* [Raw data]

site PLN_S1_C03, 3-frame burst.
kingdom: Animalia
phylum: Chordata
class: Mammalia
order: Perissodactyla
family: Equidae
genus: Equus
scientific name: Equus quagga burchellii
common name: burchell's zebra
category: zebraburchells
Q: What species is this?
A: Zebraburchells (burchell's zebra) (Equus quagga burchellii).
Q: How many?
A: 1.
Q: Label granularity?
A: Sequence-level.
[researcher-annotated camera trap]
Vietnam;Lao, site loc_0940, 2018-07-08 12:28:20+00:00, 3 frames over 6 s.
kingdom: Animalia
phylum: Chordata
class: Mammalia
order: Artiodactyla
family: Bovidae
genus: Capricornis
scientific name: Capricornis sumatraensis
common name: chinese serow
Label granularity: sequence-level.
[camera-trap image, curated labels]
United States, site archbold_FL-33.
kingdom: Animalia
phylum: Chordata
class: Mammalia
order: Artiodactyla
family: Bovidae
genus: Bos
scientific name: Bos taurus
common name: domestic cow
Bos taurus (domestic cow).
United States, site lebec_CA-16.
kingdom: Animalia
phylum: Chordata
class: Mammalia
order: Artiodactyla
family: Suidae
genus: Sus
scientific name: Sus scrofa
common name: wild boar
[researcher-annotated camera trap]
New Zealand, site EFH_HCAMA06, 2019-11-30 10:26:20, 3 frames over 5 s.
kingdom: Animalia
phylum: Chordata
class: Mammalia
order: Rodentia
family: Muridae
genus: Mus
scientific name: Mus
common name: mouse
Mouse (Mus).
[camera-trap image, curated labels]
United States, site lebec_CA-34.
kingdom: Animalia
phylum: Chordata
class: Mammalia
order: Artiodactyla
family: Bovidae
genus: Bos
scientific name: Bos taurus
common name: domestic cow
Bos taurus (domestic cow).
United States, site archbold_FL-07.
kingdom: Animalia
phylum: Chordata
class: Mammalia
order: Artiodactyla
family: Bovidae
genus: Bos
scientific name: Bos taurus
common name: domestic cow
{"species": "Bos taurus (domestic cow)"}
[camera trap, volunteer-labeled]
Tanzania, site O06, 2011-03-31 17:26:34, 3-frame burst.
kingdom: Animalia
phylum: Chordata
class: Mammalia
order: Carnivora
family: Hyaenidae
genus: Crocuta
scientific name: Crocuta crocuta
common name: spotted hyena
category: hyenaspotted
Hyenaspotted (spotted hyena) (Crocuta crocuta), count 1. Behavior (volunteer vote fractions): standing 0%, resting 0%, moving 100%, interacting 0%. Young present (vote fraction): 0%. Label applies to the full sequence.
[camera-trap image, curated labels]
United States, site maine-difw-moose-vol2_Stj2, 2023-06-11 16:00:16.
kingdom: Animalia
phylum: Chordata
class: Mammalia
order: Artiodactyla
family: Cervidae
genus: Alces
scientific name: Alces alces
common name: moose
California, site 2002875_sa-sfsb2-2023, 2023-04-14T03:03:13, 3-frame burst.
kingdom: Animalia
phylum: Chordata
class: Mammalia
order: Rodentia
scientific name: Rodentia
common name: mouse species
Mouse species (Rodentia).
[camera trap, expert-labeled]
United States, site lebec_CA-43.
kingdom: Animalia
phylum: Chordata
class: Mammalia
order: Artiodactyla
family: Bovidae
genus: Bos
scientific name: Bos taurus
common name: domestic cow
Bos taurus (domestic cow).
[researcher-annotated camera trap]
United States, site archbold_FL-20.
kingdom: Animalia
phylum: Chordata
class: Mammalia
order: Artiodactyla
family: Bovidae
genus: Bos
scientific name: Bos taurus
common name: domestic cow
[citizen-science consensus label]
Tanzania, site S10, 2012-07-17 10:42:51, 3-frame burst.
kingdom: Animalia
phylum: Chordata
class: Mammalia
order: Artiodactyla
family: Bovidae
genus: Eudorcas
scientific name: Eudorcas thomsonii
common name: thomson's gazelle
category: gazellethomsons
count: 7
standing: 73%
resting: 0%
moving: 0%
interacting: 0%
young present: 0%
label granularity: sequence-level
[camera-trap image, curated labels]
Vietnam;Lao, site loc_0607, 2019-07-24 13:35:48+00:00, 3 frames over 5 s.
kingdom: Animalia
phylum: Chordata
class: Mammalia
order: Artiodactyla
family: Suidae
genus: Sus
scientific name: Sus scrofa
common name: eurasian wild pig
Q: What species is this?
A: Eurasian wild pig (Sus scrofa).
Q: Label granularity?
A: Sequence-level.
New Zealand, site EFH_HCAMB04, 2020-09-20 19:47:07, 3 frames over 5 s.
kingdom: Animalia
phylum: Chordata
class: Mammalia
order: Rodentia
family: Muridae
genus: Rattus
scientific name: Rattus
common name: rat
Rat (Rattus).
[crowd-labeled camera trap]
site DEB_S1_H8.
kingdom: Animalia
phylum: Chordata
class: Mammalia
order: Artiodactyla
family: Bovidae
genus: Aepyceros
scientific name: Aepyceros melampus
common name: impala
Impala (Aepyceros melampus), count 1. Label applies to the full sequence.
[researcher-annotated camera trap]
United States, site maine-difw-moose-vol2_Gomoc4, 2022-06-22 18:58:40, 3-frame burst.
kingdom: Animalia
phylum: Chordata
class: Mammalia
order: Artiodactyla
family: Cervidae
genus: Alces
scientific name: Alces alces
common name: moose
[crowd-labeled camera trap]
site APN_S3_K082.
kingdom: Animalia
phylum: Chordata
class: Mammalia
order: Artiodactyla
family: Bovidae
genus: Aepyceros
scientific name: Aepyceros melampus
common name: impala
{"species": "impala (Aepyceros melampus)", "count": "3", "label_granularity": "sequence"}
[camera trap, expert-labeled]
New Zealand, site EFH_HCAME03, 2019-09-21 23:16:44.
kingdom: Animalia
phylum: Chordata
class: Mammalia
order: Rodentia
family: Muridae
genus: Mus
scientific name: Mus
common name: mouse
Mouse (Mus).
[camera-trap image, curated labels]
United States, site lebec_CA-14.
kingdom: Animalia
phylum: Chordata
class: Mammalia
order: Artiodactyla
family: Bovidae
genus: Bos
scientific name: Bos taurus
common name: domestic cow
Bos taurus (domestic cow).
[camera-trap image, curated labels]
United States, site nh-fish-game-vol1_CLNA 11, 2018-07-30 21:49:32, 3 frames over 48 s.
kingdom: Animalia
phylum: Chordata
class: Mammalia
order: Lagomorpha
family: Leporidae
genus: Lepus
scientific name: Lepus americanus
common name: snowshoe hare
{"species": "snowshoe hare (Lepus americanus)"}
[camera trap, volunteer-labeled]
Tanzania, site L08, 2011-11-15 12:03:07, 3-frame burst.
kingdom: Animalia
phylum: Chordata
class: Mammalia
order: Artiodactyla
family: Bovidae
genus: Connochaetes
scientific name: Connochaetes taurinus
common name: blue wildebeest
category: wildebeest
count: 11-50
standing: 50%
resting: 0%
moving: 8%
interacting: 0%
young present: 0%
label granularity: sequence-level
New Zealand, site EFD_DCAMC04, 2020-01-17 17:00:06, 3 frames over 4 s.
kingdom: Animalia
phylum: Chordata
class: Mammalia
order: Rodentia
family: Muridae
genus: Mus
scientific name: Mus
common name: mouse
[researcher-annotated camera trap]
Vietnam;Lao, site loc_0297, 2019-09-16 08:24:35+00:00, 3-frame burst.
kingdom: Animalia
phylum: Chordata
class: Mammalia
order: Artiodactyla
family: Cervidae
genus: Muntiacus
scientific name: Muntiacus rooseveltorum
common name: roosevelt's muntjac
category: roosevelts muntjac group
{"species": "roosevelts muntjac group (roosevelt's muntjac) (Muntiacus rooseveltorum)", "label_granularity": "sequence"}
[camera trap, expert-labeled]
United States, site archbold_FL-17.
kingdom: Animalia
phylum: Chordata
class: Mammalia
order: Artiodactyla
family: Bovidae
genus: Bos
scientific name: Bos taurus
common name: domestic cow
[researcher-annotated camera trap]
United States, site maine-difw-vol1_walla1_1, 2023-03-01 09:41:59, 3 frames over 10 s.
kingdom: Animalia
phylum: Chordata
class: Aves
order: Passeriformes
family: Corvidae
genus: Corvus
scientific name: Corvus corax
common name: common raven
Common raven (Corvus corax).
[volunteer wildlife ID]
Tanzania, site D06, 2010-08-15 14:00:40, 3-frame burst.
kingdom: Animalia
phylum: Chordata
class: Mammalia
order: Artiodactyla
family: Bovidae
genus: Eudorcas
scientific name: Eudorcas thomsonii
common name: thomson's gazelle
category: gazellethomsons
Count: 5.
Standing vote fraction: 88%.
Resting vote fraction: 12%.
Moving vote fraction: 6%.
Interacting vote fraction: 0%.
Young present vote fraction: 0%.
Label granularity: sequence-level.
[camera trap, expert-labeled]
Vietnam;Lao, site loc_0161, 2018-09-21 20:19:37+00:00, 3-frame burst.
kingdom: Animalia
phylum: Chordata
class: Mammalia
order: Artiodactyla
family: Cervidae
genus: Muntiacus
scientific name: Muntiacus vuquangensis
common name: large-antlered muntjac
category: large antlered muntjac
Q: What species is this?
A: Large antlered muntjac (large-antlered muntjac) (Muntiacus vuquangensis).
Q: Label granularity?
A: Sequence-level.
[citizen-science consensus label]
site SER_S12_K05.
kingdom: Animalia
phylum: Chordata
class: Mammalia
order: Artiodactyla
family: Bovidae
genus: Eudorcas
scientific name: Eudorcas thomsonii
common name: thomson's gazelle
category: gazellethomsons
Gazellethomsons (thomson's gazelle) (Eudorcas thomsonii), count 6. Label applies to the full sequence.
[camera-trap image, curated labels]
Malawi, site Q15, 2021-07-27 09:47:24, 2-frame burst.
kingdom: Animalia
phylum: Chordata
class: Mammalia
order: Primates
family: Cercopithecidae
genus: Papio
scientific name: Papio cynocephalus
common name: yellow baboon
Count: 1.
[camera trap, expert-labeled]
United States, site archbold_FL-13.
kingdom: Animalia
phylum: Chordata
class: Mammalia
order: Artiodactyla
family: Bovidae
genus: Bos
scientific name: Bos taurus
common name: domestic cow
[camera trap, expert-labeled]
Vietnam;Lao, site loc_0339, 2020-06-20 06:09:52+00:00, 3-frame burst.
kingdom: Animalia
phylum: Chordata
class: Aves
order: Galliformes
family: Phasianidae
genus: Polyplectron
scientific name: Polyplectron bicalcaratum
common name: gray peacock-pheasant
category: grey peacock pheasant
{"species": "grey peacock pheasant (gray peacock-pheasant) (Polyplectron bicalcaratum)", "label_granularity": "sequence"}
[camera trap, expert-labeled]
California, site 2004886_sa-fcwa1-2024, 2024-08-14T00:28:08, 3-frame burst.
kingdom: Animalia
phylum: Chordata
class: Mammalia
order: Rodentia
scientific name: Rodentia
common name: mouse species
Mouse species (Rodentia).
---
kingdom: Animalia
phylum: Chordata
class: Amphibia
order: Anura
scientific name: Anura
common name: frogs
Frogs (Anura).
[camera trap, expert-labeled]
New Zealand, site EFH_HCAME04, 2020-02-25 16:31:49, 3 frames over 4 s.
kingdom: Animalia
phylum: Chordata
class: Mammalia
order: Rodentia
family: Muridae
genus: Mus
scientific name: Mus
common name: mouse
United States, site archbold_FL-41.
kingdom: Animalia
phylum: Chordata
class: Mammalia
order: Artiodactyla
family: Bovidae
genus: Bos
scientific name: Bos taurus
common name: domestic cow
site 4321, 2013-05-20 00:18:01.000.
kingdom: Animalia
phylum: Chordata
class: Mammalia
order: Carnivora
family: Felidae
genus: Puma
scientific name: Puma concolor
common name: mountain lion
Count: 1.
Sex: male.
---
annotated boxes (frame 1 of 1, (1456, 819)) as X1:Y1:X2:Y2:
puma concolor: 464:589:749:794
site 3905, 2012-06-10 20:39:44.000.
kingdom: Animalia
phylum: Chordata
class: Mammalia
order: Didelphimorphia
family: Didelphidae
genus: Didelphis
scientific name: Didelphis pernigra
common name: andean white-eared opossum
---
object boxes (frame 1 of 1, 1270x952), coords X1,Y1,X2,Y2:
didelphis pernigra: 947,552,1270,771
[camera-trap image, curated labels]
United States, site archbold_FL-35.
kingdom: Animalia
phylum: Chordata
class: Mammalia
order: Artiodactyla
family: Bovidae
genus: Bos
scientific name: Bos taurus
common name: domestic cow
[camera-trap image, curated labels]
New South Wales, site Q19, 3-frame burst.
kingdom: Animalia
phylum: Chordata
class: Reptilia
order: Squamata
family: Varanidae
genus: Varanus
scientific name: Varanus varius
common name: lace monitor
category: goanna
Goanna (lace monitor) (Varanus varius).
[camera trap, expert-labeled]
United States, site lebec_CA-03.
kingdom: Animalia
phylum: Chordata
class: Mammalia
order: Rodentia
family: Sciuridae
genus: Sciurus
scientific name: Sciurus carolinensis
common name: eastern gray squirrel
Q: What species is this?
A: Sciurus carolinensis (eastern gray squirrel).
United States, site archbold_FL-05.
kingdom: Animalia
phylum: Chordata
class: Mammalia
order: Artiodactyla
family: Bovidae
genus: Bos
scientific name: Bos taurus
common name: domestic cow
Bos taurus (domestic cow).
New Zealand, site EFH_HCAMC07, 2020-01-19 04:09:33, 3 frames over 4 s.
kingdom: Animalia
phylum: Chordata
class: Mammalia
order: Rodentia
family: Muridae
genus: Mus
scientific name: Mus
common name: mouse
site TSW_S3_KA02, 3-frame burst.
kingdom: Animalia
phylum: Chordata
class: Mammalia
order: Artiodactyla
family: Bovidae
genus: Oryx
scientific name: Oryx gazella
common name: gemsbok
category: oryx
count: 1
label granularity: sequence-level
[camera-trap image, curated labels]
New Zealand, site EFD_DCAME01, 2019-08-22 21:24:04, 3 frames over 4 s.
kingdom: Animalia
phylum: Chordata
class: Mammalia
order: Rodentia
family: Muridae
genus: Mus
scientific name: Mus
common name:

* [Exercise prompt]
Copy out every line of the data that includes "group".

* [Solved problem]
category: roosevelts muntjac group
{"species": "roosevelts muntjac group (roosevelt's muntjac) (Muntiacus rooseveltorum)", "label_granularity": "sequence"}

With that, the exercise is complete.